Entzheim et les avions : Une histoire commune presque centenaire

Si notre village est bien connu en Alsace et même ailleurs, il le doit en grande partie à l’aéroport dont l’origine remonte à 1923. Cependant, peu connaissent sa véritable histoire : les débuts, les grandes étapes de son développement toujours d’actualité et les évènements particulièrement marquants.

 

Les débuts

Après la guerre 14-18, le terrain du Polygone à Strasbourg Neudorf (où l’écrivain Antoine de Saint Exupéry a appris à piloter pendant son service militaire) dont la vocation était avant tout militaire ne permettait pas de répondre au développement des vols civils. Dès le début des années 1920, il a donc fallu trouver un grand terrain plat et dégagé à proximité de Strasbourg. Le choix s’est porté sur des champs appartenant pour l’essentiel aux Hospices Civils de Strasbourg situés sur le ban de la commune d’Entzheim. Lors de sa mise en exploitation en février 1923, l’aérodrome d’Entzheim n’était qu’une bande d’envol gazonnée sous forme d’un quadrilatère mesurant 900 mètres sur 750.

DONNÉES AFFICHÉES:
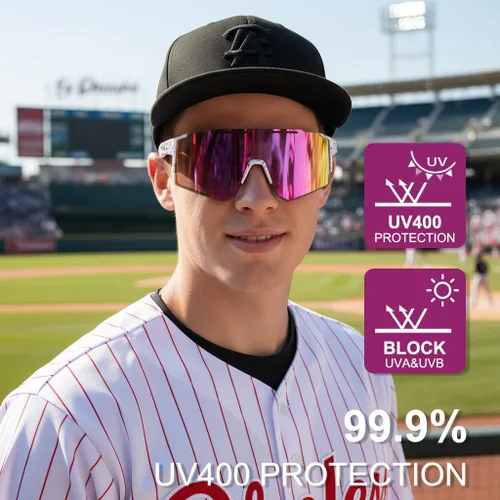 Miniatura 4 de OULAIQI Gafas de sol de ciclismo, polarizadas, para hombres y mujeres, con 1 lente o 3 lentes intercambiables, gafas de béisbol Rosa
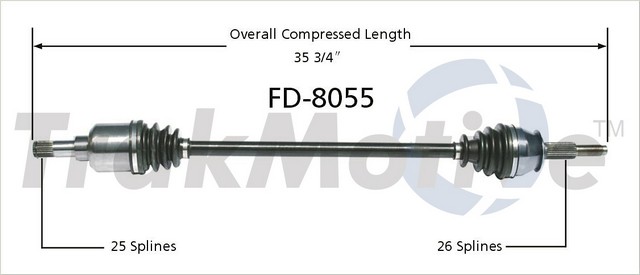 FVP Axles FD-8055 CV Axle Shaft For FORD,MERCURY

CONSIGNE A:
Répondez à ces questions sur le texte consacré à l'aéroport d'Entzheim :
(i) D'après l'introduction, à quelle année remonte l'origine de l'aéroport ?
(ii) Sur quel terrain Antoine de Saint Exupéry a-t-il appris à piloter ?
(iii) Quelles étaient les dimensions de la bande d'envol lors de la mise en exploitation ?
CONSIGNE B:
Mettez à jour le passage du texte sur l'aéroport d'Entzheim allant de « Entzheim et les » à « évènements particulièrement marquants. », en remplaçant « village » par « bourg ».
CONSIGNE C:
Rédigez la suite du texte sur l'histoire de l'aéroport d'Entzheim, à partir de sa dernière phrase.
Cette liste provient d'une autre source que le texte.

RÉPONSE A:
(i) 1923.
(ii) Sur le terrain du Polygone, à Strasbourg Neudorf.
(iii) 900 mètres sur 750.

RÉPONSE B:
Entzheim et les avions : Une histoire commune presque centenaire

Si notre bourg est bien connu en Alsace et même ailleurs, il le doit en grande partie à l’aéroport dont l’origine remonte à 1923. Cependant, peu connaissent sa véritable histoire : les débuts, les grandes étapes de son développement toujours d’actualité et les évènements particulièrement marquants.

RÉPONSE C:
   

Avion de la compagnie Air France en 1933


Sur cet aérodrome, exploité principalement par les avions de la Compagnie FRANCO-ROUMAINE, le nombre de vols était restreint. Dès 1925, les vols de nuit sont devenus possibles et le terrain, dont la surface est portée à 53 hectares, a été équipé d’une station météorologique et d’un poste de T.S.F.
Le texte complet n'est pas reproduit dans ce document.